-- BEGIN EXTRACT PROVIDED --

I was more than a little heartbroken. I’d enjoyed Bob and George, read my fill of Mega Man generica, and fallen utterly in love with Kid Radd. I’d been working on my own sprite comic for a long time out of a sense that there was huge potential in them that we were only scratching the surface of. I’d dreamed of maybe someday doing something as amazing as the best of them did. But I was watching that world disappear. I had to admit to myself that my work wasn’t going to continue to find an audience. That I could live with. But it was painful to think that the potential I sensed, the feats of storytelling I wanted to see in the world, would never be realized.
And then, in the fall of 2010, a friend linked me to a comic that broke all the rules, that mixed animation, games, music, images and chatlogs. A comic that crafted its own sprites, just as Kid Radd did, and remixed its images into an ever-expanding web of associations and meanings. A comic that took on the idea of living inside a video game with relish and turned it into a gorgeous meditation on escaping the ideas and systems that control us.

-- END EXTRACT PROVIDED --
-- BEGIN RECORDS PROVIDED --

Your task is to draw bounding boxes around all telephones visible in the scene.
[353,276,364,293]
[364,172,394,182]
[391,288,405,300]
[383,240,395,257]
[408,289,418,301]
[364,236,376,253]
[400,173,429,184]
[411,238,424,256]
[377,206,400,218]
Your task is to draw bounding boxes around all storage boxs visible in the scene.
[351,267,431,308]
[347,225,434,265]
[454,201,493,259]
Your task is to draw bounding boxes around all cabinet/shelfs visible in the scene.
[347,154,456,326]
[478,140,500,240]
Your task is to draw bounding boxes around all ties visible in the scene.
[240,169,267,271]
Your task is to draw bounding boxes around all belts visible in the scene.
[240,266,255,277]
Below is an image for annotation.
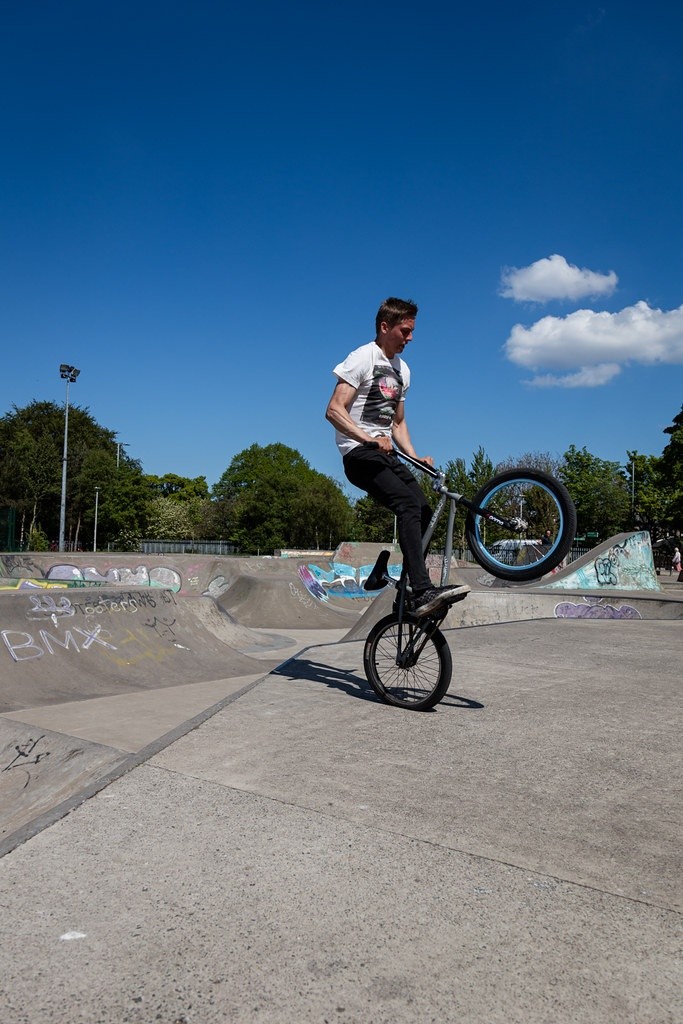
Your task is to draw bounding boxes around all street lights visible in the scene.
[94,487,100,552]
[59,363,81,553]
[117,442,130,468]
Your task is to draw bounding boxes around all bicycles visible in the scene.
[363,441,577,711]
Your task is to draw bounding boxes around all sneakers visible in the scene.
[413,584,471,618]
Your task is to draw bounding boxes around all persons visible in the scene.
[326,297,471,617]
[672,547,681,571]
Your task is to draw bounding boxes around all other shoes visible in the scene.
[391,598,421,614]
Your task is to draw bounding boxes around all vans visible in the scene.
[487,539,542,561]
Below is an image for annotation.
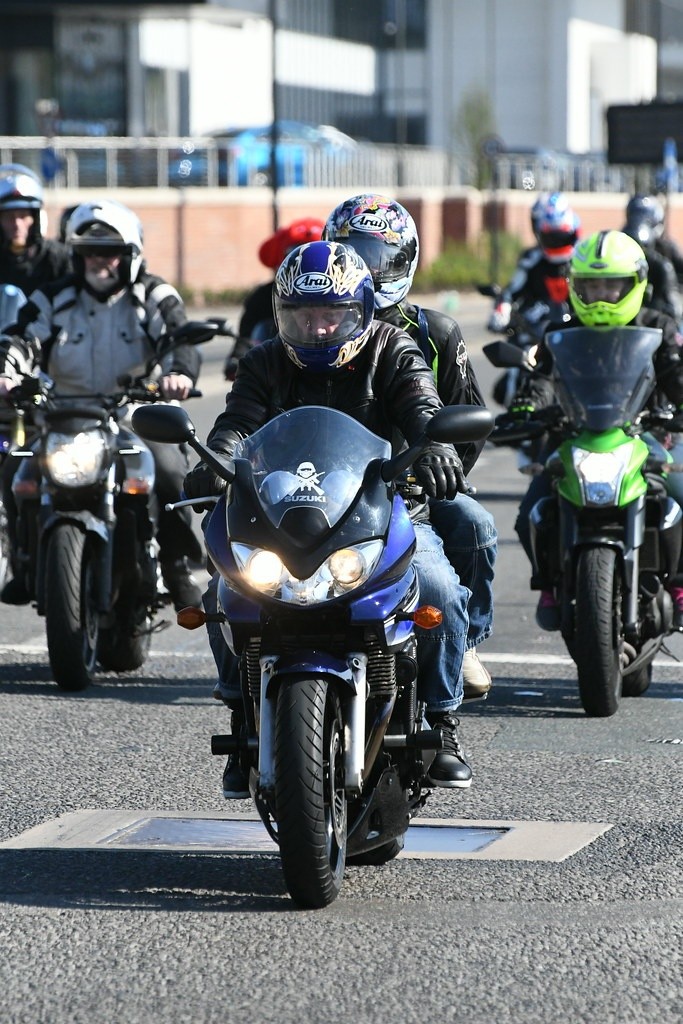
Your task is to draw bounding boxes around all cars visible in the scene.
[161,116,383,189]
[40,116,127,189]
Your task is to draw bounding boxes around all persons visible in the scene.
[182,189,499,786]
[0,164,201,617]
[486,186,683,621]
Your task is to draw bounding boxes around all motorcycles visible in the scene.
[0,265,683,689]
[129,395,497,912]
[481,322,683,720]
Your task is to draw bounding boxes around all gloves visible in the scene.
[184,448,232,512]
[411,439,465,503]
[490,304,512,332]
[505,395,538,428]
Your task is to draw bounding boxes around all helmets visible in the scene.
[532,193,583,264]
[324,189,419,310]
[66,197,142,291]
[625,196,665,237]
[0,163,47,243]
[568,229,649,331]
[622,220,657,250]
[273,241,374,374]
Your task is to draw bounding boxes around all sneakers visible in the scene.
[223,711,252,798]
[0,573,34,605]
[669,586,683,630]
[464,644,491,692]
[427,711,472,790]
[535,589,560,632]
[159,551,202,613]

-- END RECORDS PROVIDED --

▶ TO DO:
1. In the sprite comics essay, when did a friend link the writer to the comic that broke all the rules?
2. Rewrite the stretch of the listing from its start through the line containing "[454,201,493,259]", swapping "telephones" for "phones" and keeping everything else the same.
The sprite comics essay and the listing are unrelated to each other.

▶ ANSWERS TO THE EXERCISE:
1. In the fall of 2010.

2.
Your task is to draw bounding boxes around all phones visible in the scene.
[353,276,364,293]
[364,172,394,182]
[391,288,405,300]
[383,240,395,257]
[408,289,418,301]
[364,236,376,253]
[400,173,429,184]
[411,238,424,256]
[377,206,400,218]
Your task is to draw bounding boxes around all storage boxs visible in the scene.
[351,267,431,308]
[347,225,434,265]
[454,201,493,259]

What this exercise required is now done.